One of solution to this overhang is to write down the debt. I dealt with this issue in my post of February 4, 2009, “Two Painful Proposals to Reduce Our Excess Debt,” http://seekingalpha.com/article/118475-two-painful-proposals-to-reduce-our-excess-debt, so I won’t go into it further here. A plan like this is politically difficult because writing down the debt of those that over-extended themselves looks like we are bailing out the undisciplined or the scoundrels at the expense of the prudent and honest. Such an appearance carries with it severe political risks.
However, if the debt levels have to be reduced at some time…this overhang of excessive debt is going to have to be worked out one way or another. Half-way plans are not going to work. (See my post of February 9, 2009, “Obama Stimulus Plan: Bailout or Wimp Out?”, http://seekingalpha.com/article/119347-obama-stimulus-plan-bailout-or-wimp-out.) The government in Washington, D. C. is going to have to bite-the-bullet sometime…the question is just whether they are going to do it now…or do it later when things get worse.
And, let me just re-enforce my argument of above. Ultimately, this is a supply side problem…not a demand side problem. The attempt to pull off a demand side victory hangs on the balance of when inflation can be restarted and how much inflation can be generated to significantly reduce the “real” value of the debt.

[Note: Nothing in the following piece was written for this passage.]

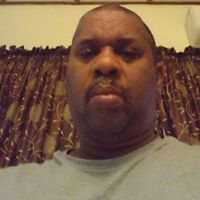 Isaiah Unwana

The problem with this effort, however, is that an inflationary environment is one in which the incentive is to add on more debt…just what we are trying to get away from. Hasn’t the experience of the 2000s convinced us that this is not what we want to do?
The problem with supply side solutions is that they take time and are not as showing as are demand side “stimulus plans.” Also, they tend to be directed toward those individuals and organizations that are under a dark cloud these days. For example, there is the proposal put forward by Bob Barro to eliminate the corporate income tax. (See “Government Spending is No Free Lunch,” http://online.wsj.com/article/SB123258618204604599.html?mod=todays_us_opinion.)

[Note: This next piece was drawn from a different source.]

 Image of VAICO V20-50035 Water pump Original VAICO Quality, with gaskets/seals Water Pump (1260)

The stock market did not respond well to the initial showing of the Obama Bank Bailout plan presented by Tim Geithner yesterday. To me this plan is sending mixed signals…mainly because it is on the tepid side. We have a demand side plan…the Obama Stimulus Plan…and we have a plan to cushion the problem of excessive debt…the Obama Bank Bailout Plan. The two plans don’t seem to mesh and give off the signal that the administration has not yet got its act together. The question then becomes…will it get its act together?
The debt issue must be dealt with…and firmly. At this time…firmly is not a word I would use.